• _Problem requirements_:
Would you write out the entries below word for word, omitting the pictures?

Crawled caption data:
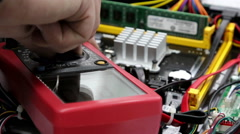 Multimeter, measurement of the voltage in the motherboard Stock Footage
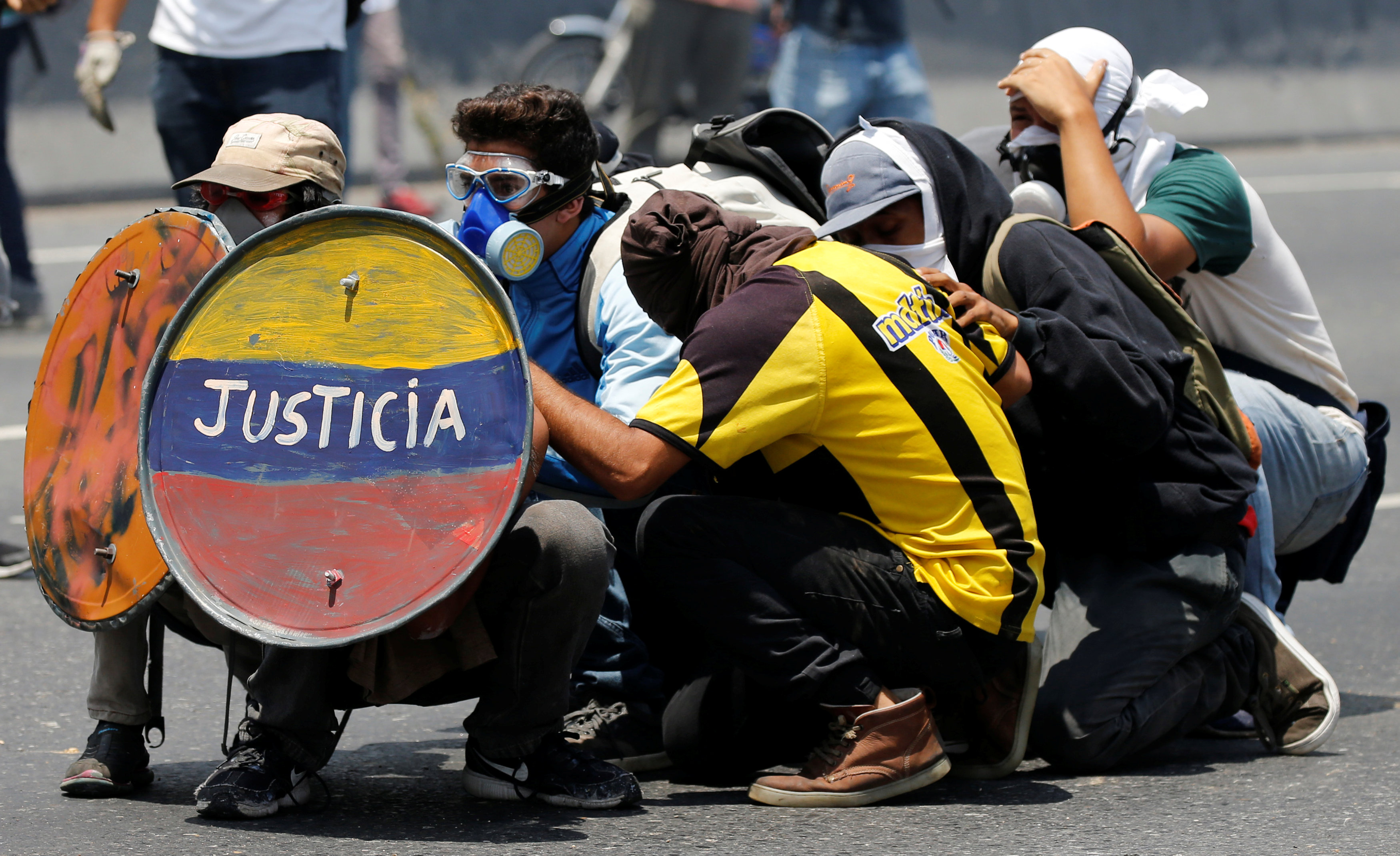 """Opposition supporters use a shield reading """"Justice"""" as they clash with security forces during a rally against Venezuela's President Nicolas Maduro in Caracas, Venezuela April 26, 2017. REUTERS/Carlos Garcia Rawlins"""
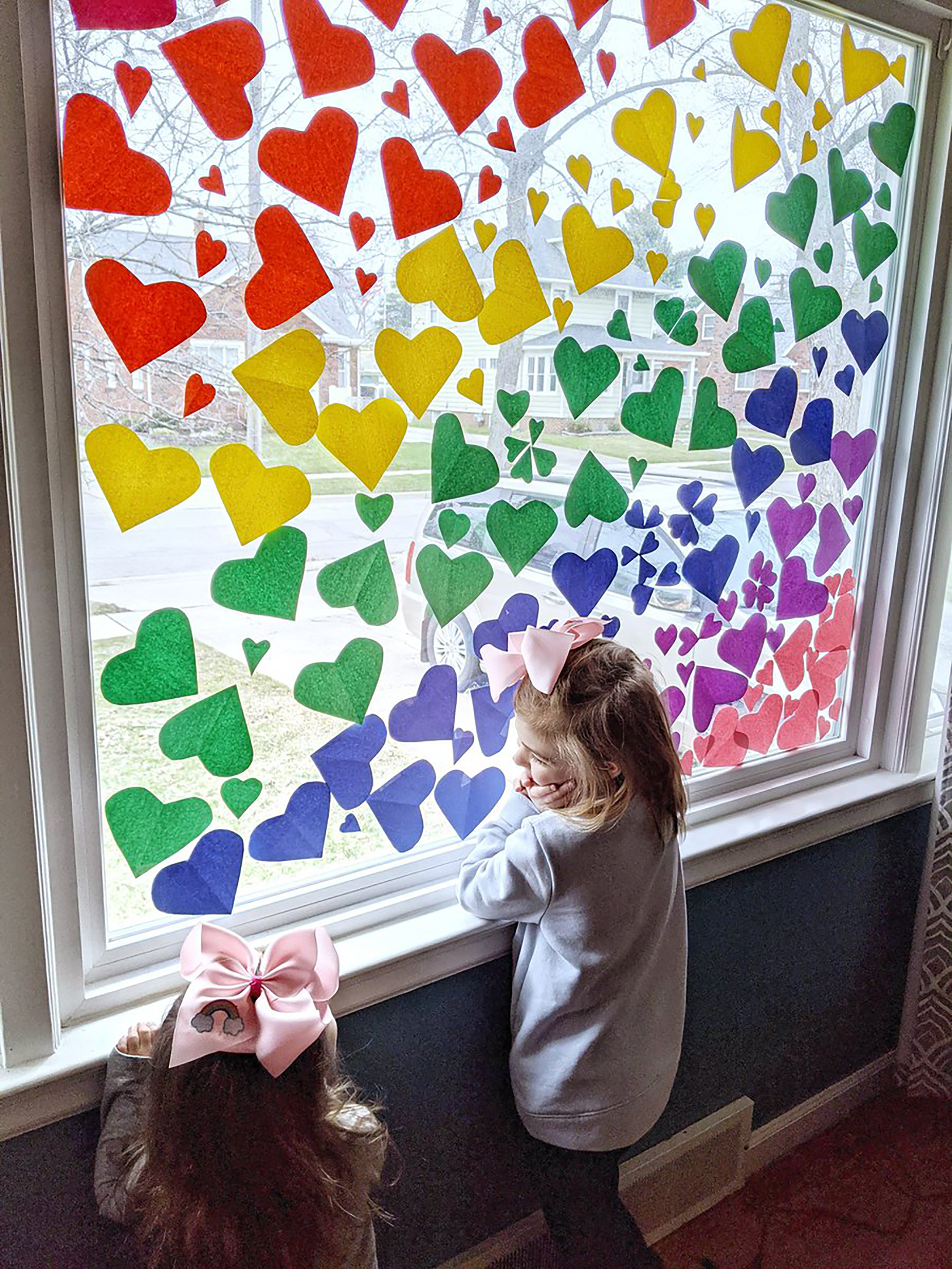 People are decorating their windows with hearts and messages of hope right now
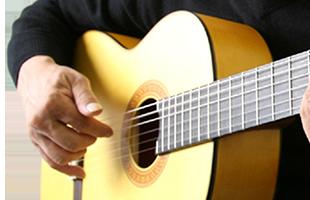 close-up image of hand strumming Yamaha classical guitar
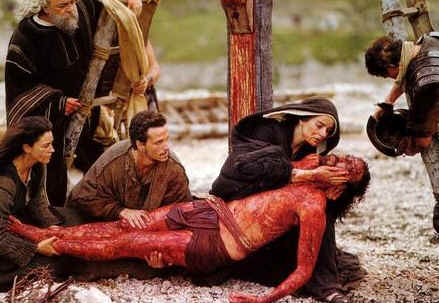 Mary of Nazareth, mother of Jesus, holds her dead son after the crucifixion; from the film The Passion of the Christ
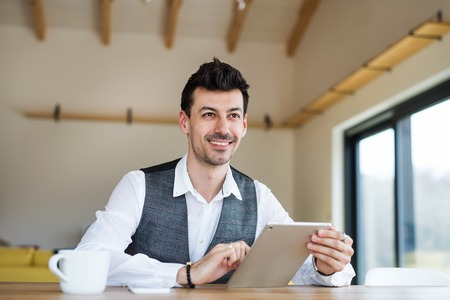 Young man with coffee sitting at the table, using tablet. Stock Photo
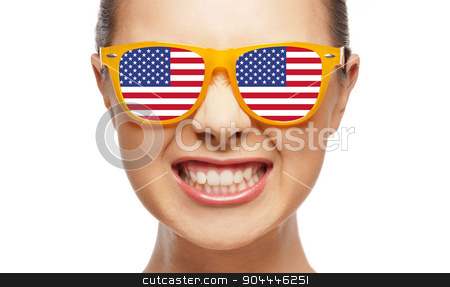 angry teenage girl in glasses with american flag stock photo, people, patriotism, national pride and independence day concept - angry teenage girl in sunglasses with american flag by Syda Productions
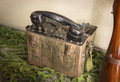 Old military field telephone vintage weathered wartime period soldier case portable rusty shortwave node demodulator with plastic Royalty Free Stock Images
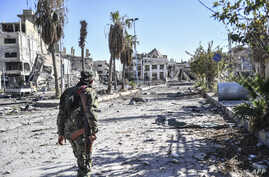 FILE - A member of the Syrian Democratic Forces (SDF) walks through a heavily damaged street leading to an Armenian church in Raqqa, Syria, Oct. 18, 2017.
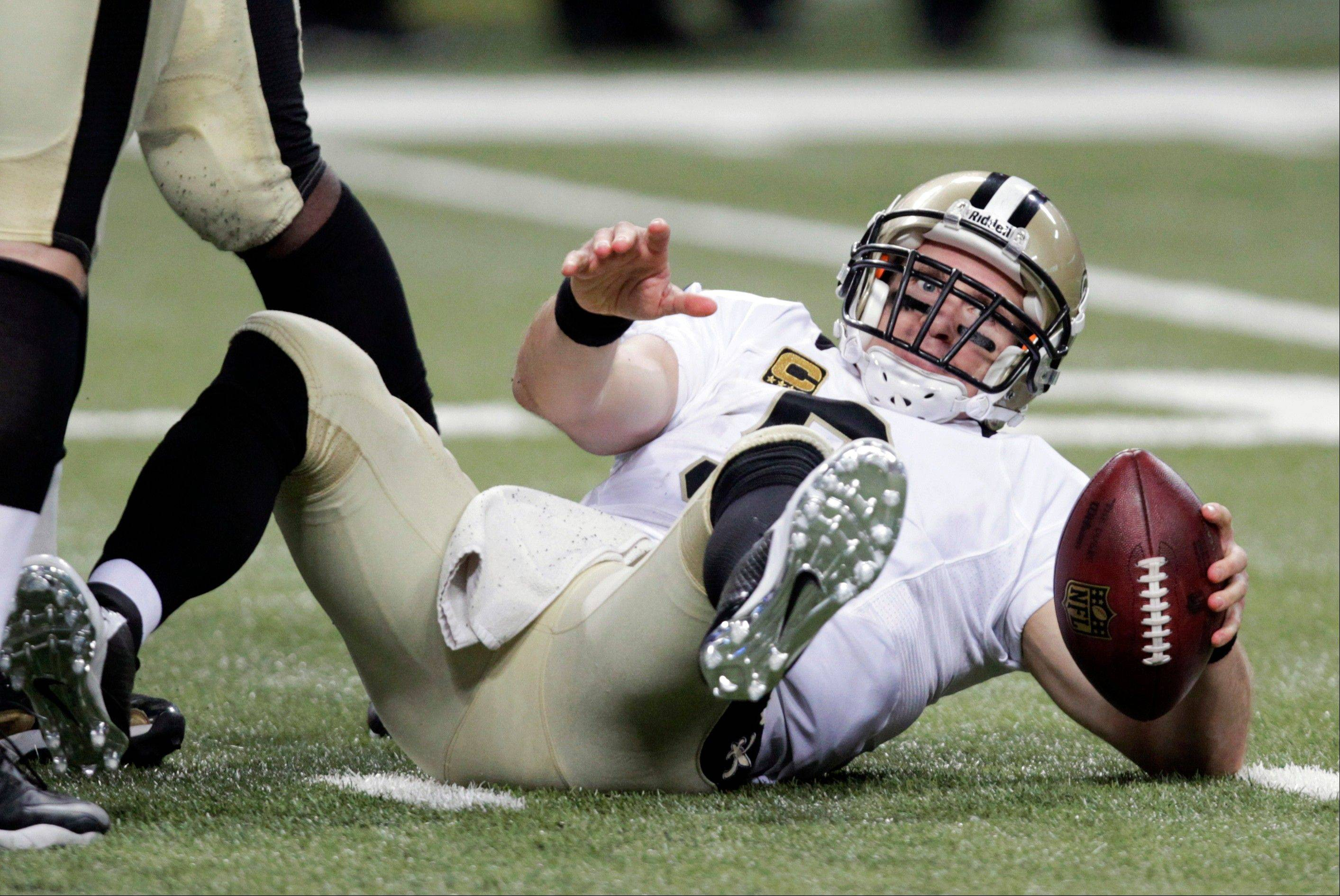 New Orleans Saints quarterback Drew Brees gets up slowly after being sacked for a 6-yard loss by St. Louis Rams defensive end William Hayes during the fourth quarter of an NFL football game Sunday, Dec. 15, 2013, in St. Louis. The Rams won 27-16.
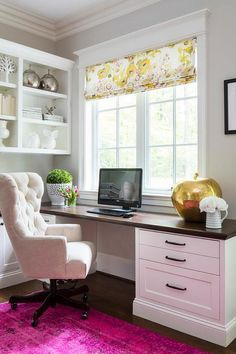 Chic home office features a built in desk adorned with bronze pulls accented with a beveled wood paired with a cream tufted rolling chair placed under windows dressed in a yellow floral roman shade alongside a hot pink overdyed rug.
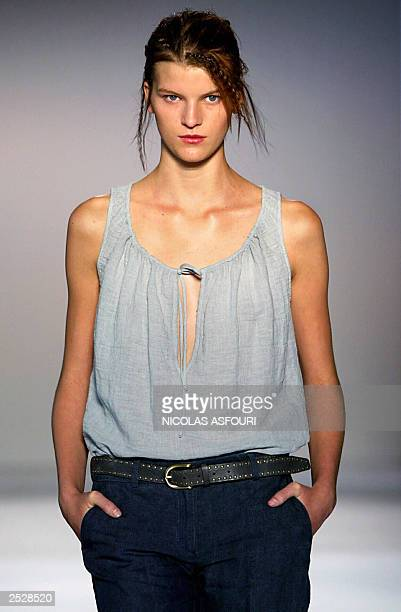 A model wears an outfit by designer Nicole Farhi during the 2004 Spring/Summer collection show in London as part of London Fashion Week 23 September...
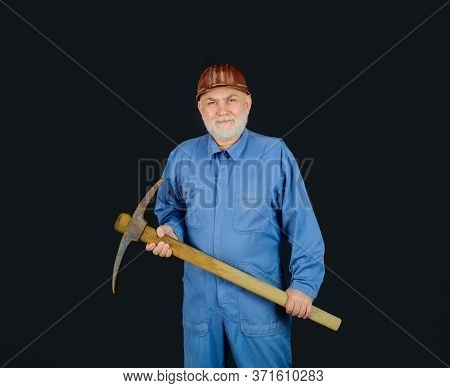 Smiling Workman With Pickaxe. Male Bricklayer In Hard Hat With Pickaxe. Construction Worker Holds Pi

• _Answer for the task_:
 Multimeter, measurement of the voltage in the motherboard Stock Footage
 """Opposition supporters use a shield reading """"Justice"""" as they clash with security forces during a rally against Venezuela's President Nicolas Maduro in Caracas, Venezuela April 26, 2017. REUTERS/Carlos Garcia Rawlins"""
 People are decorating their windows with hearts and messages of hope right now
 close-up image of hand strumming Yamaha classical guitar
 Mary of Nazareth, mother of Jesus, holds her dead son after the crucifixion; from the film The Passion of the Christ
 Young man with coffee sitting at the table, using tablet. Stock Photo
 angry teenage girl in glasses with american flag stock photo, people, patriotism, national pride and independence day concept - angry teenage girl in sunglasses with american flag by Syda Productions
 Old military field telephone vintage weathered wartime period soldier case portable rusty shortwave node demodulator with plastic Royalty Free Stock Images
 FILE - A member of the Syrian Democratic Forces (SDF) walks through a heavily damaged street leading to an Armenian church in Raqqa, Syria, Oct. 18, 2017.
 New Orleans Saints quarterback Drew Brees gets up slowly after being sacked for a 6-yard loss by St. Louis Rams defensive end William Hayes during the fourth quarter of an NFL football game Sunday, Dec. 15, 2013, in St. Louis. The Rams won 27-16.
 Chic home office features a built in desk adorned with bronze pulls accented with a beveled wood paired with a cream tufted rolling chair placed under windows dressed in a yellow floral roman shade alongside a hot pink overdyed rug.
 A model wears an outfit by designer Nicole Farhi during the 2004 Spring/Summer collection show in London as part of London Fashion Week 23 September...
 Smiling Workman With Pickaxe. Male Bricklayer In Hard Hat With Pickaxe. Construction Worker Holds Pi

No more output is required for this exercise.